In order to prepare crude trypsin extracts for hydrolyzing beef and beef liver tissues, pancreatic tissue homogenates of animals such as cattle, horses, sheep or pigs can be prepared first, and the resulting homogenates and anhydrous can be used in a ratio of 1: 1: 3. Ethanol and distilled water were mixed and stirring was continued for 72 hours. After stirring, centrifuge (500 rpm, 10 minutes) to collect the supernatant and adjust the pH of the resulting supernatant to 5.5 with concentrated hydrochloric acid to obtain the desired crude trypsin preparation.

As a specific example, the present invention specifically selects normal intestinal probiotics including Lactobacillus acidophilus, Bifidobacterium breve, and Streptococcus faecium, which are distributed in different sections of the normal human intestinal tract and have certain complementarities in physiological functions with each other. To prepare the nutritional composition or nutritional supplement containing the probiotic symbiotic fermentation culture of the present invention. Therefore, without departing from the basic ideas and principles of the present invention, the selection of two or more other probiotics of any genus or species to prepare a nutritional composition or nutritional supplement with a certain health function will all fall It is within the scope of the claims pending.
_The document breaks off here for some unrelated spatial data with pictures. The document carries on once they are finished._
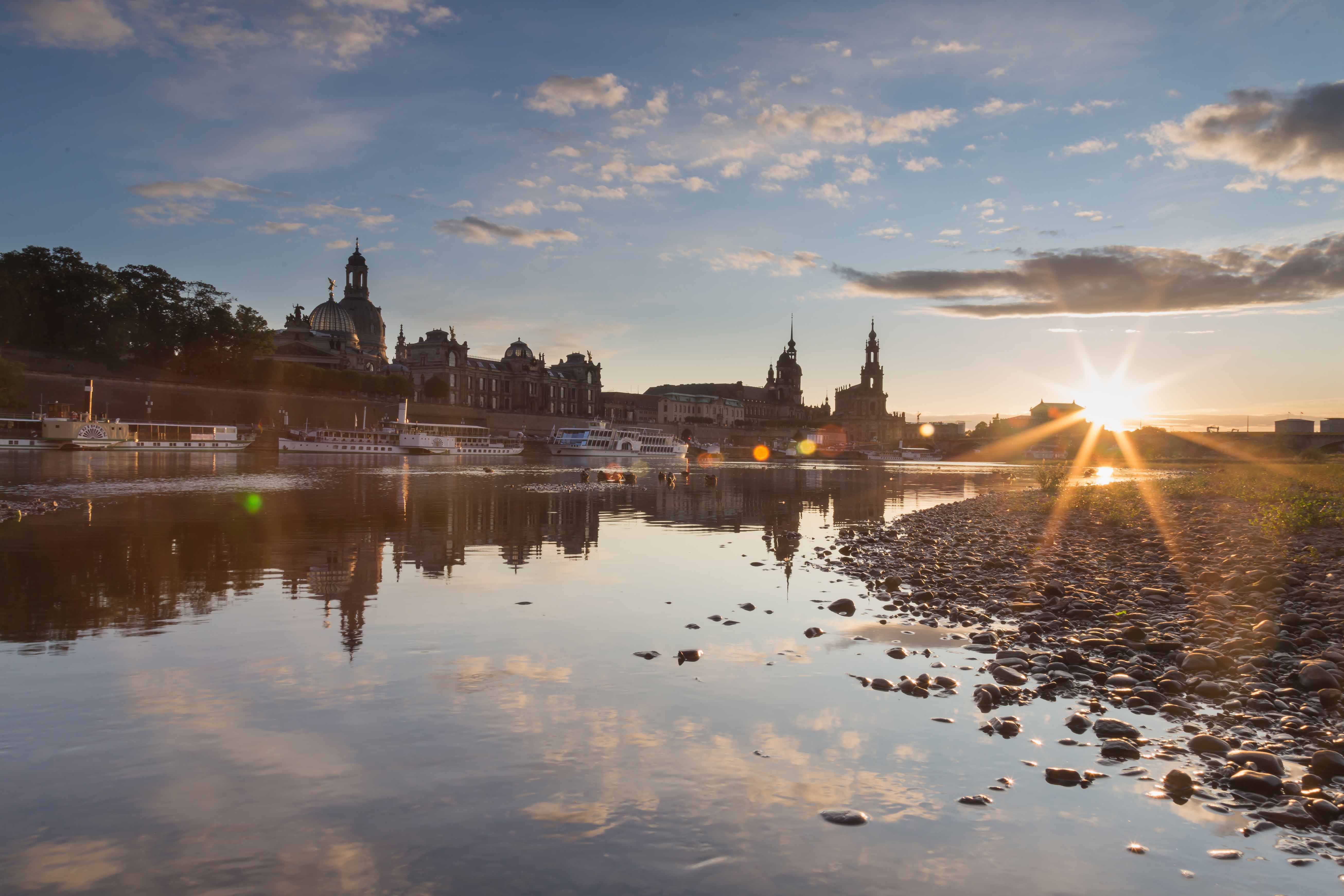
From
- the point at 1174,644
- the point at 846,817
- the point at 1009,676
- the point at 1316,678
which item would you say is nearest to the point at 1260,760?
the point at 1316,678

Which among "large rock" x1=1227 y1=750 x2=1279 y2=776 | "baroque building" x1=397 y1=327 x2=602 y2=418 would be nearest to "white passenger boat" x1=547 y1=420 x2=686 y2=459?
"baroque building" x1=397 y1=327 x2=602 y2=418

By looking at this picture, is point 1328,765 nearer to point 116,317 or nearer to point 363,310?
point 116,317

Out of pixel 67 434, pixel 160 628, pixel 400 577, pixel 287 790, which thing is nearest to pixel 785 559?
pixel 400 577

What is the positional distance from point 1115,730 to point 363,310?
630ft

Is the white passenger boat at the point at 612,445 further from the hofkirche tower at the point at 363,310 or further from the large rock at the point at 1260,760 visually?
the large rock at the point at 1260,760

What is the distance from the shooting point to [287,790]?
691cm

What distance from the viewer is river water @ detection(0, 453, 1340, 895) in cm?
586

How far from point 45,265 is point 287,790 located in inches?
5020

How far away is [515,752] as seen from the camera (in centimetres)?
786

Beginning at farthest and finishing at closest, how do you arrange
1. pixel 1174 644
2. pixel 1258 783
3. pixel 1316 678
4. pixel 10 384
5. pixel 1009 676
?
pixel 10 384
pixel 1174 644
pixel 1009 676
pixel 1316 678
pixel 1258 783

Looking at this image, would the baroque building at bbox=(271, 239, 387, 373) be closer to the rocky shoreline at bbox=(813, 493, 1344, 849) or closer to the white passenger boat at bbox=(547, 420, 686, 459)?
the white passenger boat at bbox=(547, 420, 686, 459)

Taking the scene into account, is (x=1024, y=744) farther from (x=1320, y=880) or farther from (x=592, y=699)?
(x=592, y=699)

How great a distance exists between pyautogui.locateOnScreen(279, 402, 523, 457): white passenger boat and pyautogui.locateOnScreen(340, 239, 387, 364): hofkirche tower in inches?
2604

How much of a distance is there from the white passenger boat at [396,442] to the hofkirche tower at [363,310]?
217ft
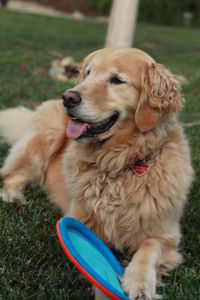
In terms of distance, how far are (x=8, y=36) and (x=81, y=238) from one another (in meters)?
10.8

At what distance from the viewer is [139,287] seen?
7.91 ft

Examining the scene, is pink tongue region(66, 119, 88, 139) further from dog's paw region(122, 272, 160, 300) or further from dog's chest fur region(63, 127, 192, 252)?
dog's paw region(122, 272, 160, 300)

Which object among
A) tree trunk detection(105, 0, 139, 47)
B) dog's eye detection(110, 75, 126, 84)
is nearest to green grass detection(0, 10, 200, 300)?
dog's eye detection(110, 75, 126, 84)

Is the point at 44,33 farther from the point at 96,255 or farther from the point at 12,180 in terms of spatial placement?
the point at 96,255

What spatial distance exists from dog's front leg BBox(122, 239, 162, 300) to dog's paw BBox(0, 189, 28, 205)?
1.30m

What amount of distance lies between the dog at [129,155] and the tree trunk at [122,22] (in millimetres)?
5501

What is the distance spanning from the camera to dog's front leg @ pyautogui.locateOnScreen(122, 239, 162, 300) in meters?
2.40

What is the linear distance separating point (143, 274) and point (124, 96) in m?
1.24

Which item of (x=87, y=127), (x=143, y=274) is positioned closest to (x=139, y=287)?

Generally speaking, the methods of preparing one or more probiotic preparations in the prior art are mostly the fermentation of bacteria of each species or strain, and when the bacteria multiply to the desired concentration, the live and / or dead bacteria are collected. Biomass, mixed bacterial suspension or lyophilized bacterial powder obtained after lyophilization, and adding one or more nutrients or matrix components to make a medicine or nutritional composition or supplement with certain therapeutic or preventive effects . However, from the perspective of industrialized large-scale production, a common disadvantage of these methods is that the production process is complicated, The cost is high, and it is difficult to find the optimum ratio of bacterial concentration when mixing various strains or strains.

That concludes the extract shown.